### DESCRIPTION OF THE TASK
The line containing "class: Aves" and every line after it, through the end of the records below: repeat them exactly, nothing more.

### EXTRACTED MATERIAL
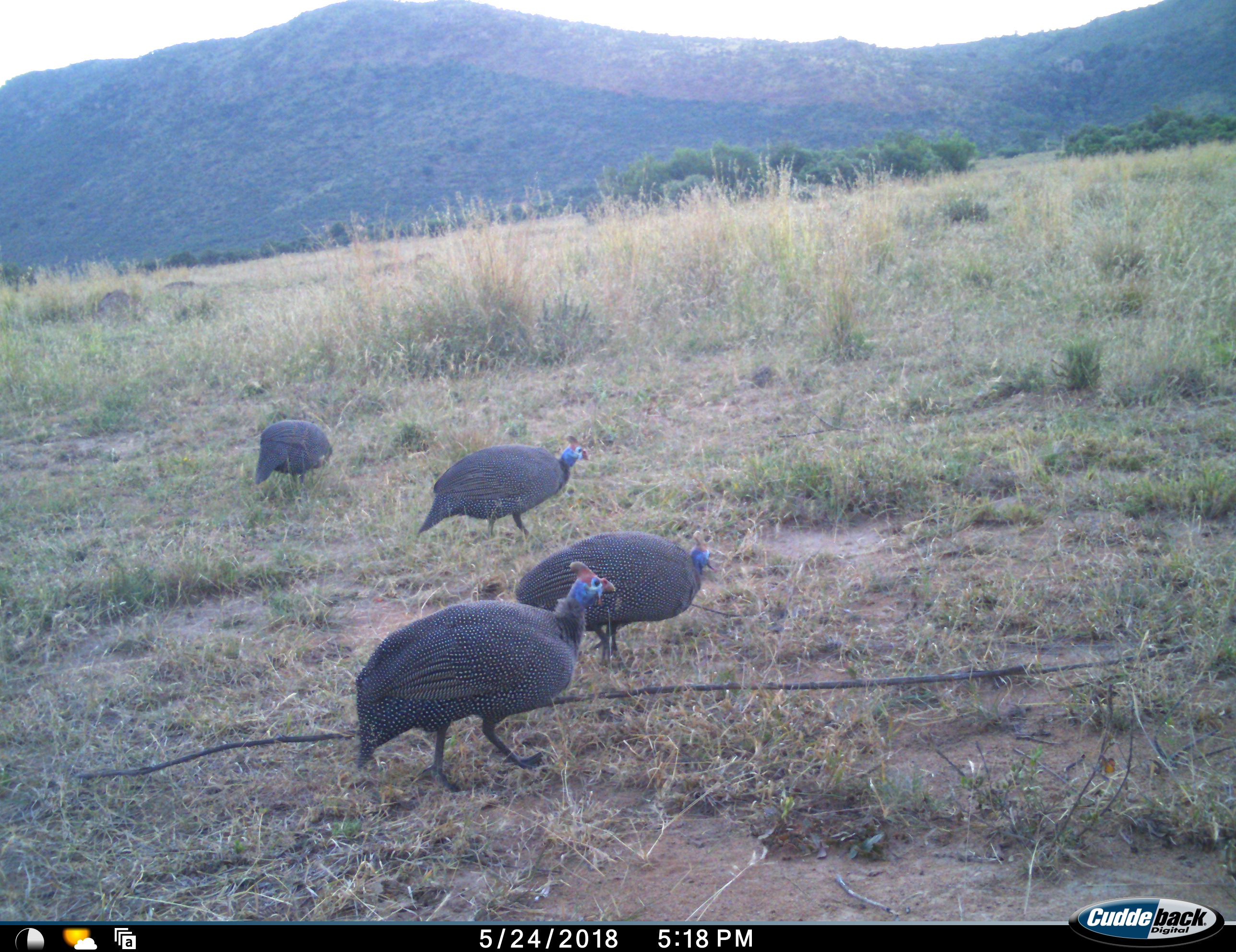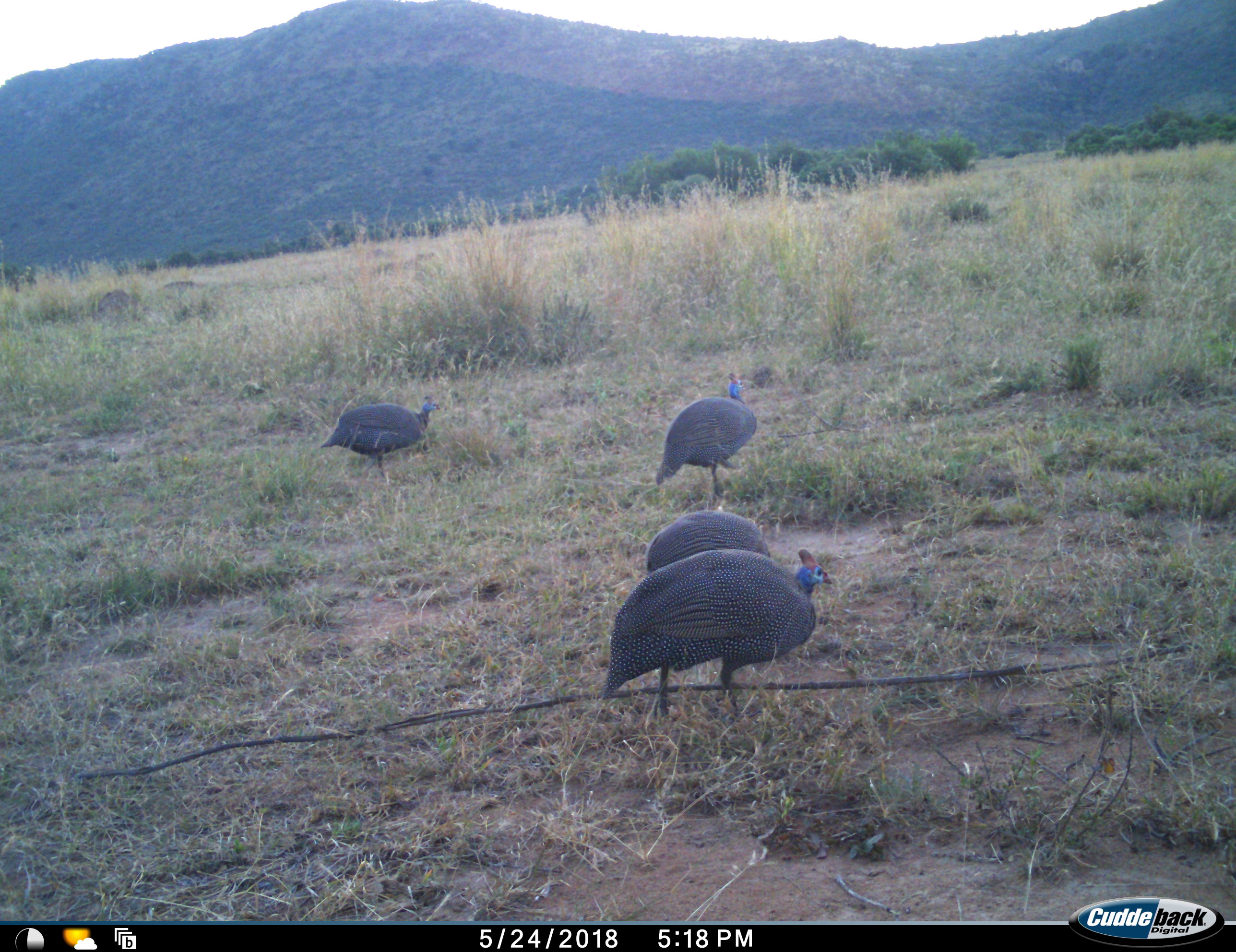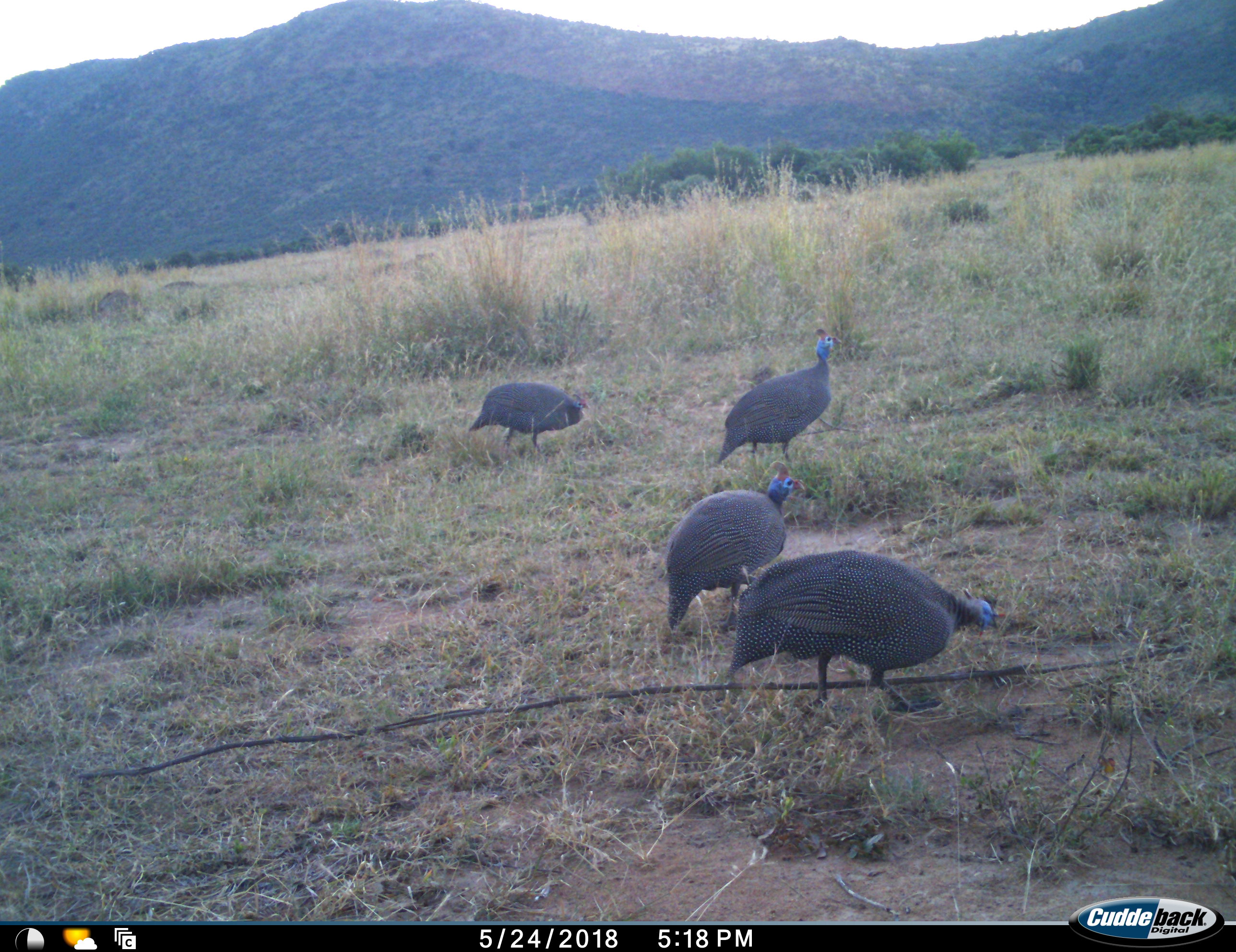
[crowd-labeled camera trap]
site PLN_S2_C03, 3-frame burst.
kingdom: Animalia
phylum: Chordata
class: Aves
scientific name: Aves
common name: bird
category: birdother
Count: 4.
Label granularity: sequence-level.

### EXERCISE RESPONSE
class: Aves
scientific name: Aves
common name: bird
category: birdother
Count: 4.
Label granularity: sequence-level.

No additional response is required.